Пять золотых звёзд блистали около сердца; три повыше, две снизу. Никто не брался подсказать «дорогому Леониду Ильичу», что столь неуклюжее расположение регалий вносило беспокойство в эстетическое восприятие наград. Их размещение напоминало перевёрнутую пирамиду, чья фундаментальная подошва болтается в воздухе. Окажись в Кремле староста местного храма, где настоятелем служит отец Иоасаф, дело бы, конечно, поправили. Порука тому – один богомаз: накрасил деревянных яиц к Пасхе, принёс в церковь. Ктитор посмотрел и забраковал:
– Что ты мне Христа вверх ногами нарисовал?
– Как «вверх ногами»?
– Лик должен быть на остром конце, а ты его упёк на широкое основание!
Иногда бывший студент приходил на приморский бульвар и часами сидел на одинокой скамейке, глядя в синюю даль, будто, по выражению живущего в провинции европейского философа, пытался заглянуть за горизонт, в то время когда пролив называли Коровьим бродом в память о возлюбленной Зевса, которую громовержец, опасаясь ревнивой жены, превратил в белоснежную тёлку, что бежала в этот край, спасаясь от оводов, натравленных Герой.
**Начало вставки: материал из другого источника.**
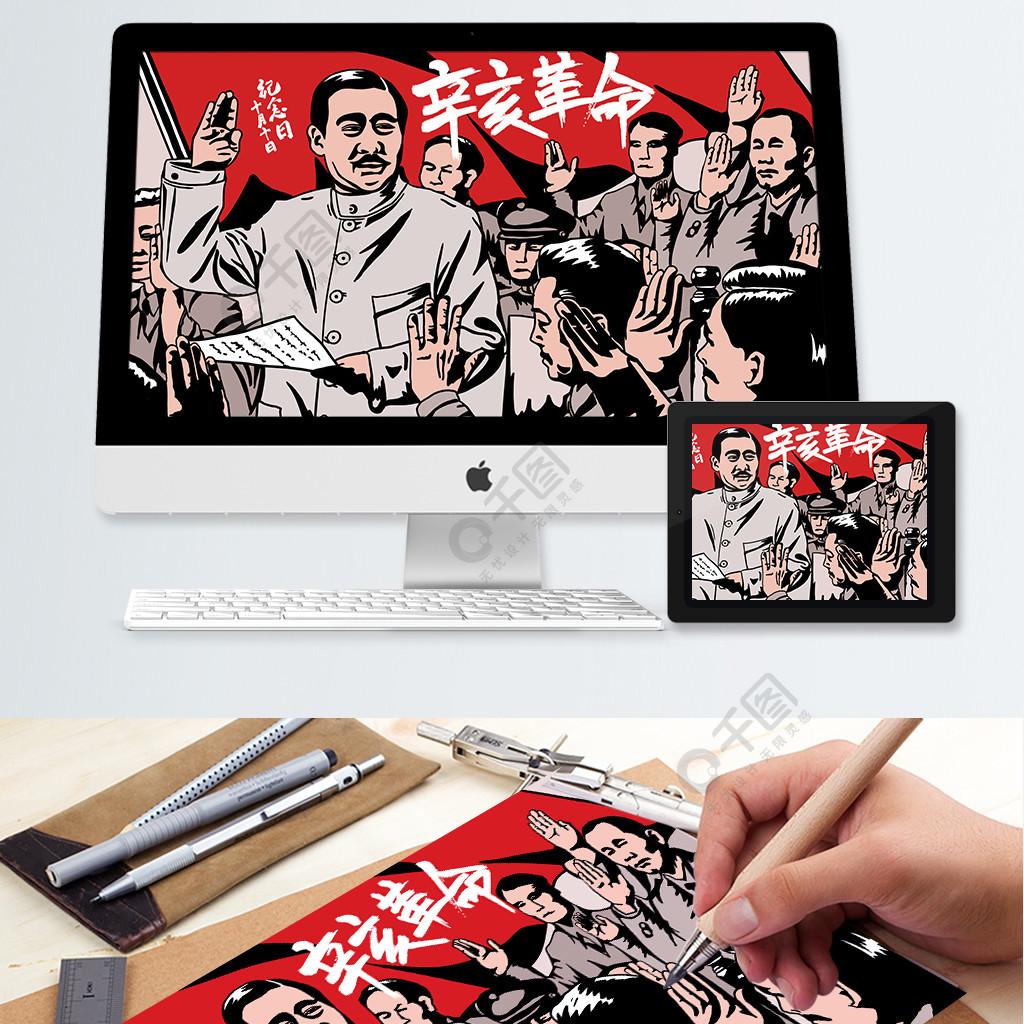 紅色辛亥革命孫中山紀念版畫插畫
Прикатывал сюда на своей коляске и калека в капитанском картузе, чтобы наловить рыбы.
– Эге, дед, пора тебя штрафовать! – пошутил парень. – Знаешь, сколько бычков положено вытаскивать из пролива по закону? Ты вон сколько поймал!
– Ты, соседушко, дуй своей дорогой… «Штрафовать»!.. Вы завтра за то, что человек в сортир ходит, будете штрафовать!
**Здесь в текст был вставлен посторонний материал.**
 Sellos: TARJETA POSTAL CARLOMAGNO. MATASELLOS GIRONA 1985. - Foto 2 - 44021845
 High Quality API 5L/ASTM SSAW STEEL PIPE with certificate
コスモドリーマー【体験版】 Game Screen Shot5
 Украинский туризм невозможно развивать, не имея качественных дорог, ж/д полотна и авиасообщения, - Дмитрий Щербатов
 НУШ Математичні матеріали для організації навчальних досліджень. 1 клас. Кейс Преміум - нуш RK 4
– Дедунь, сматывай удочки… Видишь машину? Лягавые за тобой примчали!
– Не, не за мной.
– А за кем?
– За ногой.
–Какой ногой?
– Вон бултыхается…
Около берега и впрямь плавала незамеченная собеседником старика согнутая в колене нижняя конечность. Довольно стройная, со стружками отслаивающегося мяса, цвета селёдки на праздничном столе, очень белая от неумеренной дозы уксуса.
По набережной сновало туда-сюда озадаченное чрево в толстых очках: начальник милиции. Тарадымов! За ним – чины в форме. И шелестел между ними такой обмен мыслями:
– Как ты думаешь, – сопело брюхо, – чем это её? Топором?
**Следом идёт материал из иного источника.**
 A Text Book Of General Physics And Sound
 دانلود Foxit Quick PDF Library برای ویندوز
– Не похоже… Пилой, наверно.
– Гладко отрезано… Гм.
–Откуда взялась, чёрт бы её побрал!
– Да из Турции приплыла!
– Из Турции?.. Ну-ка, Трахтенберг, сфотографируй её… Да рыбаков, мать их, прихвати на плёнку… На всякий случай.
Похож был в ту минуту Тарадымов на медведя, что на костыле кружит вокруг избы мужика. А крестьянин, ничего не ведая о том, варит в котле его отрубленную ногу…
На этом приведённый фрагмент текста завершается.